Question: two one-way linked lists to find their first public node.
The linked list node is defined:
Struct listnode
{
Int m_nkey;
Listnode * m_pnext;
};
Analysis: This is a Microsoft interview question. Microsoft is very fond of linked list-related questions, so in Microsoft's interview questions, the probability of a linked list appearing is quite high.
If two one-way linked lists have public nodes, that is, the two linked lists start from a certain node and Their m_pnext points to the same node. But because it is a one-way linked list node, each node has only one m_pnext, so from the first public node, after all their nodes are overlapped, it is impossible to have a fork.
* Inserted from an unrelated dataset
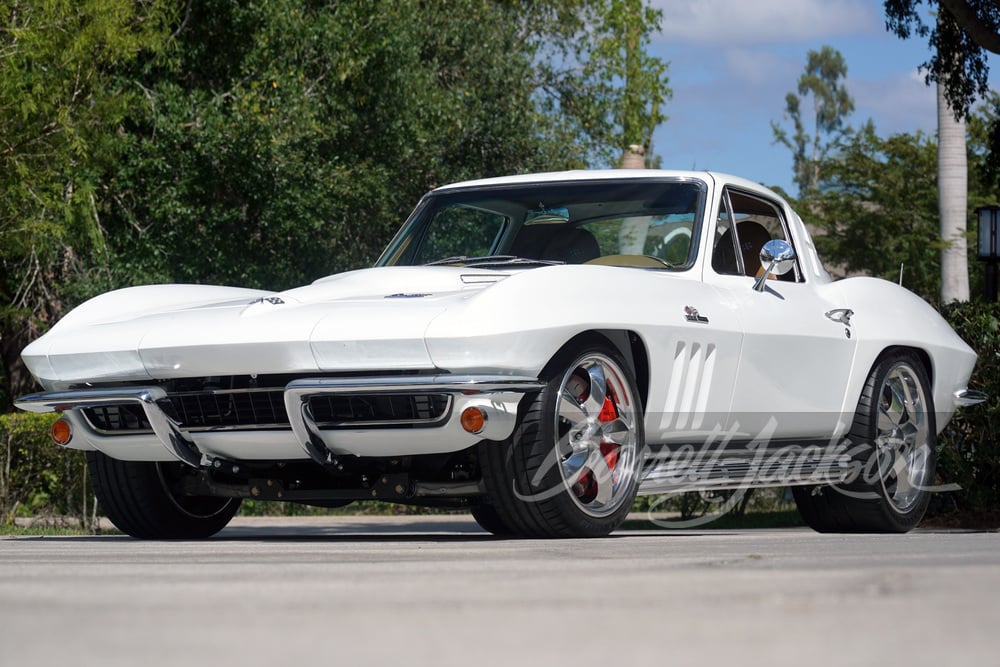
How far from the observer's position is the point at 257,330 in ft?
18.3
Therefore, the topology of two linked lists with public nodes partially overlapped looks like a Y, rather than X.
Seeing this question, the first reaction is the brute force method: traverse each node in sequence on the first linked list. Each time a node is traversed, each node is sequentially traversed on the second linked list. If the nodes on the two linked lists are the same at this time, it means that the two linked lists overlap, and their public nodes are found. If the length of the first linked list is m and the length of the second linked list is N, it is obvious that the time complexity of this method is O (Mn ).
Next we try to find an algorithm with linear time complexity. Let's first simplify the problem: how can we determine whether two one-way linked lists have public nodes? As mentioned above, if two linked lists have a public node, all the nodes after the public node will overlap. Then, their last node must overlap. Therefore, we can determine whether two linked lists overlap each other by traversing the two linked lists to the last node. If the two end nodes are the same, they are overlapped. Otherwise, the two linked lists do not have public nodes.
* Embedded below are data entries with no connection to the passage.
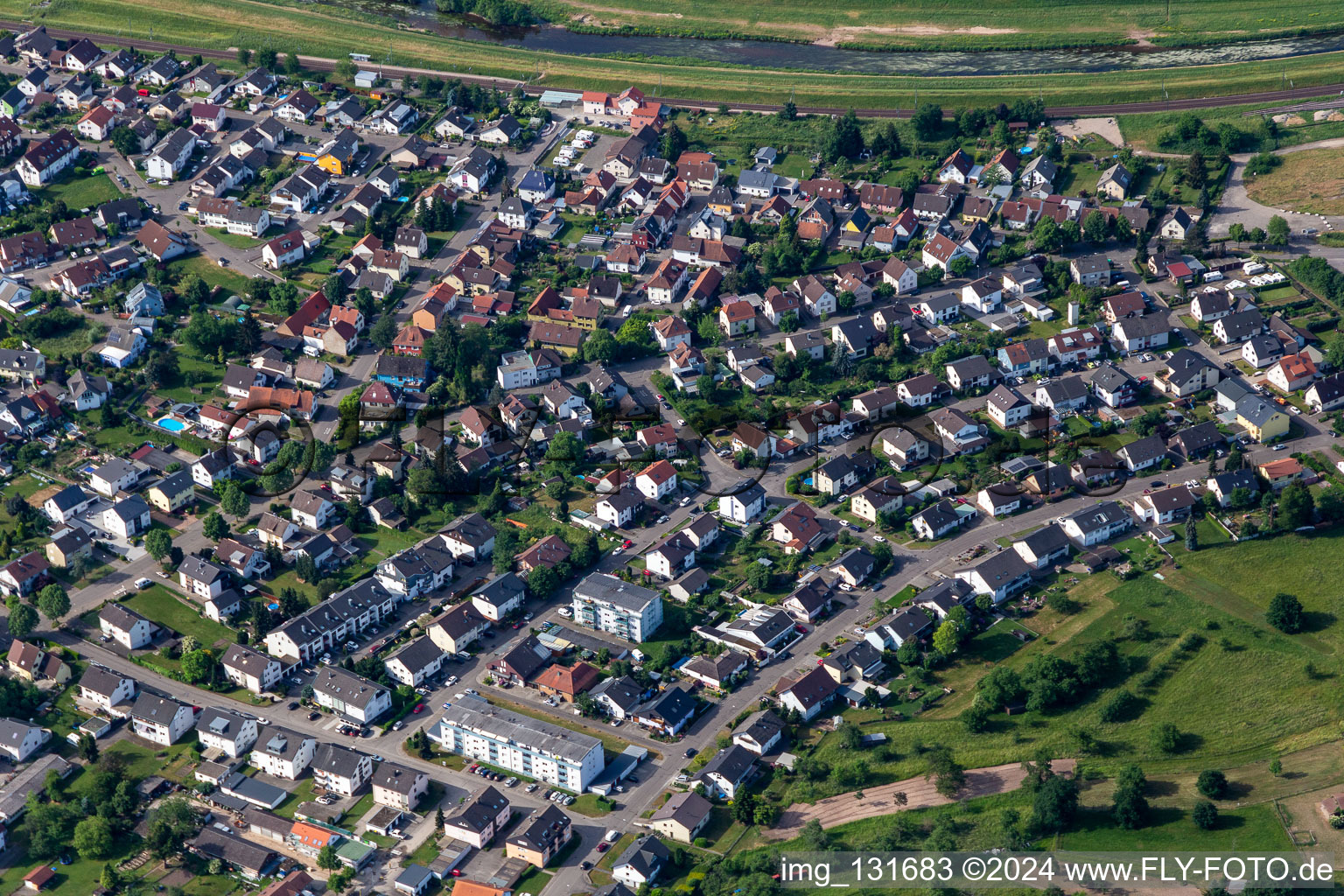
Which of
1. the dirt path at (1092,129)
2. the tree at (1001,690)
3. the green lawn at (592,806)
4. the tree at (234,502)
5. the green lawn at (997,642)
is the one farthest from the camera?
the dirt path at (1092,129)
In the above thinking, when we traverse two linked lists to the End Node sequentially, we cannot guarantee that the two linked lists will reach the end node at the same time. This is because the two linked lists do not necessarily have the same length. However, if one linked list has more than one node long than the other, we first traverse more than one node on the long linked list, and then synchronize the traversal, at this time, we can ensure that the last node is reached at the same time. Because the two linked lists take the test from the first public node to the End Node of the linked list, this part is overlapped. Therefore, they must also reach the first public node at the same time. Therefore, in traversal, the first same node is the first public node.
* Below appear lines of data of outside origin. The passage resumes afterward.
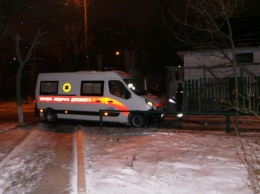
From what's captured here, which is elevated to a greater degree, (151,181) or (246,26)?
(246,26)

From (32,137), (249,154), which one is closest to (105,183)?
(249,154)

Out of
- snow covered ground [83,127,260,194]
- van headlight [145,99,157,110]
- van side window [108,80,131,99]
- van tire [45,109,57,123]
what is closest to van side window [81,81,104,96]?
van side window [108,80,131,99]

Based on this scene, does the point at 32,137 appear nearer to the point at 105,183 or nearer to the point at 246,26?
the point at 105,183

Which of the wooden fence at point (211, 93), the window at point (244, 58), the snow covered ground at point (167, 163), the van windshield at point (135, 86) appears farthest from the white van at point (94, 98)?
the window at point (244, 58)

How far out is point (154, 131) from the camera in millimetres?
12781

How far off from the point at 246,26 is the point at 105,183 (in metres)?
19.3

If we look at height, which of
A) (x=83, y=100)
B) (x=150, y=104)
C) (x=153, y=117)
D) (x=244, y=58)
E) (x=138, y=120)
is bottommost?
(x=138, y=120)

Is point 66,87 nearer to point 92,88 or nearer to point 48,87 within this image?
point 48,87

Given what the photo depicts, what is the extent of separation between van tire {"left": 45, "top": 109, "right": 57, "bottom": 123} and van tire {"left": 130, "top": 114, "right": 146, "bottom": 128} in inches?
159

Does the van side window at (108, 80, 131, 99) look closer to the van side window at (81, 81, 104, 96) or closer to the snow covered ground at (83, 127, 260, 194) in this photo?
the van side window at (81, 81, 104, 96)

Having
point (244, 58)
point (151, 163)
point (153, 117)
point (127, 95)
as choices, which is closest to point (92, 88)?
point (127, 95)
In this way, we first need to traverse the two linked lists to obtain their lengths and find the difference between the two lengths. After traversing the long linked list several times, you can traverse the two linked lists synchronously to find the same node, or until the end of the linked list. At this point, if the length of the first linked list is m and the length of the second linked list is N, the time complexity of this method is O (m + n ).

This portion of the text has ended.